Task description>
Set down the full listing exactly as given. Any pictures are to be left out.

Extracted records>
━━━━━━━━
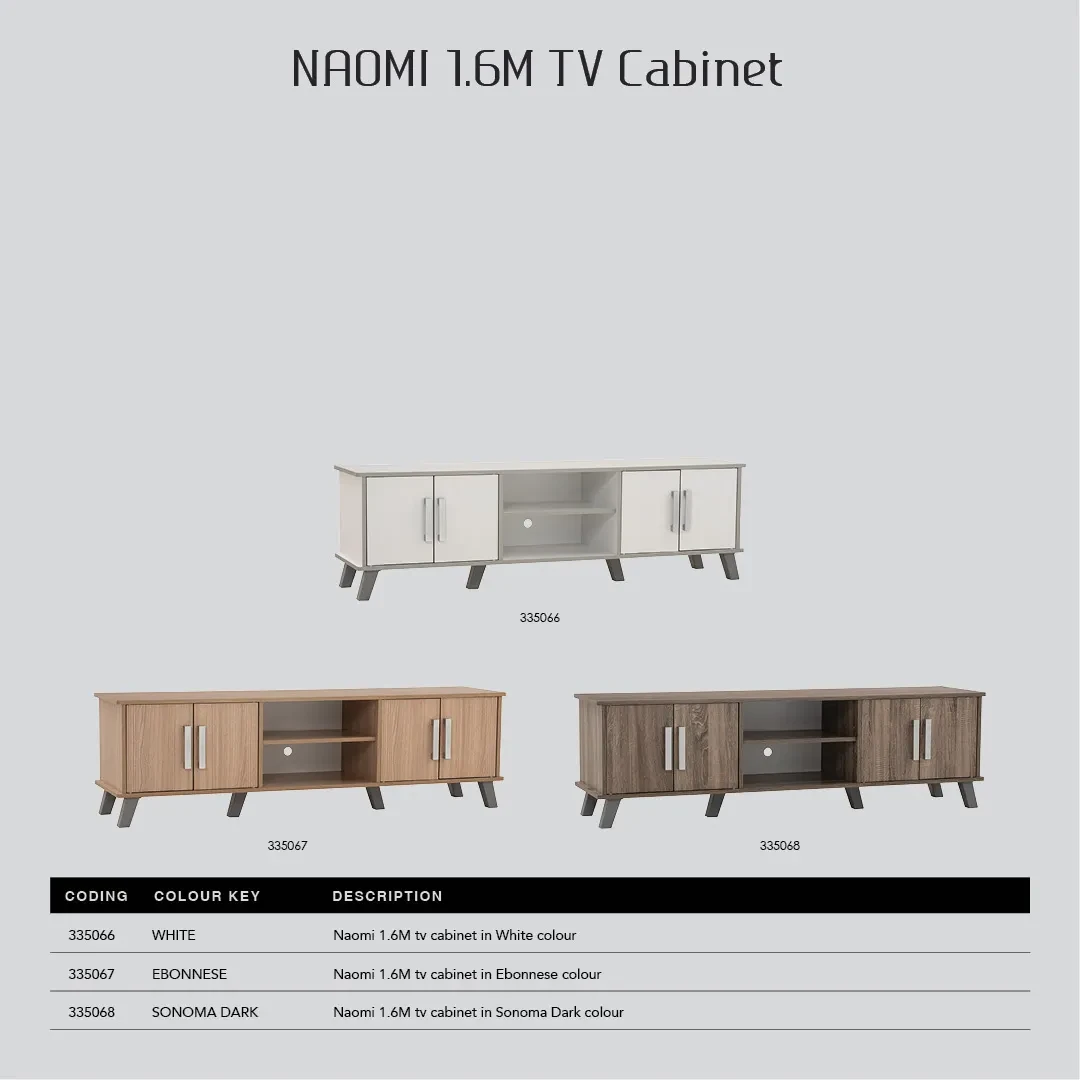 NAOMI 1.6M TV Cabinet

335066

335067

335068

| CODING | COLOUR KEY | DESCRIPTION |
|---|---|---|
| 335066 | WHITE | Naomi 1.6M tv cabinet in White colour |
| 335067 | EBONNESE | Naomi 1.6M tv cabinet in Ebonnese colour |
| 335068 | SONOMA DARK | Naomi 1.6M tv cabinet in Sonoma Dark colour |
━━━━━━━━
Written answer>
 NAOMI 1.6M TV Cabinet

335066

335067

335068

| CODING | COLOUR KEY | DESCRIPTION |
|---|---|---|
| 335066 | WHITE | Naomi 1.6M tv cabinet in White colour |
| 335067 | EBONNESE | Naomi 1.6M tv cabinet in Ebonnese colour |
| 335068 | SONOMA DARK | Naomi 1.6M tv cabinet in Sonoma Dark colour |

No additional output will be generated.